# SawStop 10-Inch Contractors Saw with 50" rails and 30" outfeed table Assembly



## boyneskibum (Nov 24, 2008)

Great review, and looks like a great saw. How much did this cost overall (If you don't mind!). I'm looking at a upgrading my saw and I'm between the delta contractor saw, delta hybrid or the sawstop contractor saw.


----------



## Padre (Nov 5, 2008)

For everything I paid 2306.00 + tax. It broke down like this:
$1449 for the saw
$390 for the 52" T slide fence
$160 for the mobile base
$189.99 cast iron side extensions
$89 for the dado cartridge
$29 for the dado zero clearance insert


----------



## sbryan55 (Dec 8, 2007)

This is a nice review. You have a top quality saw to play with now. I have had one of these on my wish list for some time now.


----------



## Brad_Nailor (Jul 26, 2007)

Man…thats one nice looking saw…but thats allot of money for a "contractors" saw..although quality wise it blows away most contractors saws. That is probably how I would have outfitted it also…I guess you cant put a price on your fingers..oh ya I guess you can…$2306.00+tax! Good luck with it..I have looked it over quite extensively at my Woodcraft….if I had that kind of money I would probably buy one too it looks like a great saw..their cabinet saw is even nicer!


----------



## Darell (Jul 23, 2008)

You will be happy with this table saw. I sure am with mine. It might "ONLY" be a contractors table saw but it is a damn fine one.


----------



## logndog (Feb 7, 2009)

Ive heard these things poping prematurely, and costing 100 buks ech time. For the money…. iiif you needed that type of (mobile saw) then its awesome,absolutly! but if its somthing to stay put in the shop, man i woulda gone with the pm66 (although i have an X5) hands down, i mean, how many woodoworkers do you know that are digitless?? I think thes are GREAT FOR SCHOOLS though. I seen one at house of tools 2 days ago and i had the ferver, WOW hun, look at this…its the thing i told you about, but when i seen the price!!! I think ill try and just be more careful. It is a great looking unit, i mean powdercoated frames?! awesome, and the fit and finish was impressive, so congrats too you sir, youll love this saw. And i would too, just id take another over it.

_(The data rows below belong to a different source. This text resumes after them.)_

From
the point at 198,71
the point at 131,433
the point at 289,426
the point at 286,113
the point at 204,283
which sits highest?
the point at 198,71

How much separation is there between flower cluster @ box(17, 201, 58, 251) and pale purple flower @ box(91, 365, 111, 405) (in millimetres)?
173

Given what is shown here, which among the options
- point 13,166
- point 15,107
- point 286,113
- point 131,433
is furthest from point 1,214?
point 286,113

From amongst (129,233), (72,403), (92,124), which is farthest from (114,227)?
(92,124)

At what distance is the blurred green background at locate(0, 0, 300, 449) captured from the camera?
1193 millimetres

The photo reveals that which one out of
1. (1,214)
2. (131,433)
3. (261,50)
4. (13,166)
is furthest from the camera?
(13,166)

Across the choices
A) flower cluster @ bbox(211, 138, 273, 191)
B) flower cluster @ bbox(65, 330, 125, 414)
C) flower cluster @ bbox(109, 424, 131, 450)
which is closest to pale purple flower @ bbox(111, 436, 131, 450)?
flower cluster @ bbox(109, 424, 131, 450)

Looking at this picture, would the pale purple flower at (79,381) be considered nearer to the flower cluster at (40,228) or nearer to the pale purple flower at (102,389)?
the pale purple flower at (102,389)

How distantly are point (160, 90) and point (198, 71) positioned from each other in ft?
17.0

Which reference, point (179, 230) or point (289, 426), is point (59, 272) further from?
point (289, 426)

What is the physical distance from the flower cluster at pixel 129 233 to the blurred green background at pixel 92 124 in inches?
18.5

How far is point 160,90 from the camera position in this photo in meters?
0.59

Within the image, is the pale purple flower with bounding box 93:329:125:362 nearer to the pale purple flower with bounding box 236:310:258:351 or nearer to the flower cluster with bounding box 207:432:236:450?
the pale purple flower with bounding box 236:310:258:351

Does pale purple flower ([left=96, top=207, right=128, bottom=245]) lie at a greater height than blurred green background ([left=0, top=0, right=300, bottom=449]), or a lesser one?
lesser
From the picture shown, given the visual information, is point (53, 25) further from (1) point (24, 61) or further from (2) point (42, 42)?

hope i dont now loose a finger!!


----------



## drbob (Jan 17, 2009)

You will be happy to know that ConsumerSearch recently rated the top contractors saw and Popular Mechanics gave the SawStop an award for safety features unique among contractor saws.

If you are interested in reading the review go to *Woodworking Tips and Tools *


----------



## WoodSpanker (Feb 10, 2009)

Thanks for that, it is one of the saws I am thinking about purchasing…. I like the whole safety thing they got going on.


----------



## archie18 (Nov 4, 2008)

I got almost the same saw last week and I agree that the assembly instructions and packaging were the best I have ever seen. Only difference in my saw is 36 " table instead of 50 inch. Yes, it is a lot of money for a saw but after two near amputations, my wife agreed I needed one. The last injury put me out of commission for 2 months. And it cuts beautifully. I would recommend it to anyone who can afford it. Bought mine at Woodcraft store in Franklin, TN.


----------



## DDB (Mar 25, 2009)

I recently bought the same saw with the 36" extension table. VERY impressive piece of machinery! Everything seems to be top quality. Well worth the money.

Only "problems" I'm experiencing are the cast iron extension tables. They are slightly bowed, and I can't get them flat. SS tech rep told me to begin by leveling them in the middle in lieu of the ends. Tighten the two middle bolts, then use a C-clamp to level the ends and tighten those bolts. They're better now, but when I run a 4 foot straight edge across the width of the entire table, I find that the far edges of each extention table are high.

Anyone else experience this situation? If so, were you able to correct it?


----------



## HokieMojo (Mar 11, 2008)

I just wanted to follow up to see if you have any additional thoughts after owning this saw for some time now. I've been thinking about this saw but need to do some research. Do you ever wish you went with the sawstop professional?


----------



## metalingwoodsmith (May 28, 2017)

I just purchased this 52" sawstop and haven't even tried it out yet. I have to sell my Jet jwts10 contractor saw so I can put this one in its place. I can swap places with the sawstop but I'm hoping I can just get rid of it so I don't have to move it around too much and have it out of the way. Don't get me wrong, that jet saw served me well, but now I finally have a sawstop and want to get jiggy with it


----------